Haber-Yorum: Muhsin AKIL
MHP Genel Başkanı Devlet Bahçeli, Türkiye siyasetine yön veren, devletçi yönüyle kişiliğinden, milli, mukaddes/ulvi, tarihi ve kültürel değerlerinden asla taviz vermeyen ileri görüşlü bir liderdir. Bahçeli, Türkiye’de ne zaman siyasi bir kriz tıkanıklık veya sorun oluşsa mutlak akla-mantığa uygun bir çıkış yaparak çağrı yapar! Genellikle de Bahçeli’nin çağrıları devlet tarafından dikkate alınarak icraata konur.
Bahçeli bu sefer İslam dünyasının kanayan yarası Filistin/Gazze sorununa dikkat çekmek için “Kudüs Paktı” kurulması gerektiği yönünde bir çağrı yaptı. MHP Genel Başkanı Devlet Bahçeli’nin bu çağrısı medyada ve siyasi arenada bir hayli ses getirdi. Bu konu üzerinde yapılan haberler, yorumlar ve analizler toplumun dikkatini de cezbetmiş olacak ki sosyal medyada da etkisini gösterdi.
İsrail’in Filistinliler üzerindeki saldırıları, zulmü, vahşeti ve soykırımı karşısında Türkiye ve birkaç Müslüman ülke dışında diğer Müslüman ülkelerin sessizliğine dikkat çekmek için böylesi bir paktın kurulması gerektiğini ifade eden Bahçeli’nin yapmış olduğu bu çağrının önemini vurgulamak istiyoruz. Bahçeli’nin yapmış olduğu çağrıda özellikle tırnak içinde belirttiği “Türkiye’nin öncülüğünde” ifadesi de bir o kadar önemlidir. Çünkü Müslüman ülkeler içinde İsrail’e karşı anladığı dilden konuşarak cesur çıkışlar yapan bir tek Türkiye var!

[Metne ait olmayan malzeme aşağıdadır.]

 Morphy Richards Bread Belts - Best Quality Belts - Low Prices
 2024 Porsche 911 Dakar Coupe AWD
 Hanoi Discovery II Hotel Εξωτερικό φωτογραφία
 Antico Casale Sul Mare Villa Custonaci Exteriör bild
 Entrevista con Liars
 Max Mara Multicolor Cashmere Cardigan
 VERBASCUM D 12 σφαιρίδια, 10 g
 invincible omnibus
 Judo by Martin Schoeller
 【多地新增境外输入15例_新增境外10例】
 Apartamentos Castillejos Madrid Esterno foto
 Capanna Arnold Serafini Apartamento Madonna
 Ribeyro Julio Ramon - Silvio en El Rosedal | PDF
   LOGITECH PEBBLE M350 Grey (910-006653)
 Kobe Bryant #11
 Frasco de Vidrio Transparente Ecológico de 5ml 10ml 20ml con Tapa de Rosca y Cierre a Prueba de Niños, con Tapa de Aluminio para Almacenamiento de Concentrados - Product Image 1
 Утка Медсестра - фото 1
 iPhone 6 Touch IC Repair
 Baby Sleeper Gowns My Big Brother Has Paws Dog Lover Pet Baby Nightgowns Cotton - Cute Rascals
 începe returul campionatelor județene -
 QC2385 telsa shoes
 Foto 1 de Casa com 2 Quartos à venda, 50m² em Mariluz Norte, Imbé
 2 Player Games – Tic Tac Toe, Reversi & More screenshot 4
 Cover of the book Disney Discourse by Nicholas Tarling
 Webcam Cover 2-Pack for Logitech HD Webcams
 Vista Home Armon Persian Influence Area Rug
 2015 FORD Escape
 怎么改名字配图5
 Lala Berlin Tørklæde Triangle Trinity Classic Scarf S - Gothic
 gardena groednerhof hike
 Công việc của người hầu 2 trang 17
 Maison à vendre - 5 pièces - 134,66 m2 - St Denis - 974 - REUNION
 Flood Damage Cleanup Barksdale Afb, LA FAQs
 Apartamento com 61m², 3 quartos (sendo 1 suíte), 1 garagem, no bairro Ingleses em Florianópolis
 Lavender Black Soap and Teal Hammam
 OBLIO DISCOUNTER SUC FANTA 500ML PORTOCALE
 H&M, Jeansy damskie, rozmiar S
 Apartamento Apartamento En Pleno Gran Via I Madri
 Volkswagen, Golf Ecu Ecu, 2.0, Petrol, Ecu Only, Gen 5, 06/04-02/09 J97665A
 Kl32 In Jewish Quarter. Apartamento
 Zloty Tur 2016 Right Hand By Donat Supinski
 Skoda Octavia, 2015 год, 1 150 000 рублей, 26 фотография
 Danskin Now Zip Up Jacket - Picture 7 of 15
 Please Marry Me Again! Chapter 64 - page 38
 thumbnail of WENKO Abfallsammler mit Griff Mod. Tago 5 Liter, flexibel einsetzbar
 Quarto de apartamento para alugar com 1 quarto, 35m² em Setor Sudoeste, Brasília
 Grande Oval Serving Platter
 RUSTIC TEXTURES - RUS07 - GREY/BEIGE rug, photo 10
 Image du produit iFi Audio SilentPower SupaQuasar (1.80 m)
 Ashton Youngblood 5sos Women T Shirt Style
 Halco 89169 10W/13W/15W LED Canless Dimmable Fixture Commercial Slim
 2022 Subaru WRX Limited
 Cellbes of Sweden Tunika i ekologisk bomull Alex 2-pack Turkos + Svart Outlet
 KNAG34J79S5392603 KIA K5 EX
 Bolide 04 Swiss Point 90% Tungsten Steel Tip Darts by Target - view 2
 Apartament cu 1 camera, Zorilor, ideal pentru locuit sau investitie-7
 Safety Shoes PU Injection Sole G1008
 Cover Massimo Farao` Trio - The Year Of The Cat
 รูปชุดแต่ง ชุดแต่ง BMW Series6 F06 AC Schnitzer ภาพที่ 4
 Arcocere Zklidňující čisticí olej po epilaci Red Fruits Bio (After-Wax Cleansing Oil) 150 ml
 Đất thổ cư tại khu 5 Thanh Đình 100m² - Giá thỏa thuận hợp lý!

Ayrıca MHP Genel Başkanı Devlet Bahçeli’nin İsrail’in Filistinlilere yönelik saldırılarının durdurulması konusunda Müslüman ülkelere yönelik yapmış olduğu çağrıda ‘Kudüs Paktı’ndan bahsederken kullanmış olduğu öyle bir cümle vardı ki bu cümle dünyadaki tüm ülkeleri ve tüm milletleri de çok yakından ilgilendirmekte! Yani, Bahçeli “Kudüs, küresel barış ve huzurun anahtarıdır” derken İsrail’in sebep olabileceği olası bir bölgesel ve küresel savaşın önüne ancak ve ancak Türkiye’nin öncülüğünde Mısır, Irak, Suriye ve diğer duyarlı/hassas Müslüman ülkelerin oluşturacağı Kudüs Paktı ile geçilebileceğini ifade etmektedir.
Bahçeli bu hususu belirtirken “Bugün Gazze’yi yerle bir eden, Kudüs’te Mescid’i Aksa’yı her gün taciz eden, Batı Şeria’daki Filistinlilere huzur yüzü göstermeyen İsrail’in durdurulması hem Türk milletinin arzusu, hem de bölgenin ve dünyanın huzuru için asgari bir zarurettir. Bütün bunlar güçlü bir bölgesel dayanışma olmadan sağlanamayacaktır.” Filistin/Gazze konusundaki hassasiyetini ifade etmesi kadar doğal bir çağrı olamazdı. Bu çağrıya mutlaka kulak verilmelidir!
O yüzden bir an önce Türkiye öncülüğünde başta Mısır, İran, Suriye ve Irak olmak üzere diğer Müslüman ülkelerin de biraraya gelerek “Kudüs Paktı”ının oluşturulması gerekmektedir. Yoksa Bahçeli’nin de vurgu yaptığı gibi İsrail’in çılgınlıkları, şımarıklığı, dik kafalılığı bu savaşı bölgeye yayarak küresel barış ve huzuru bozacaktır. Gerçi İsrail tek başına bir güç değildir! İsrail’i bu hale getiren, Filistin halkı üzerindeki zulmüne, vahşetine ve soykırımına göz yuman, bölgede komşu ülkeleri tehdit ederek saldırılarını görmezlikten gelen ABD, İngiltere ve bazı Avrupa ülkeleridir.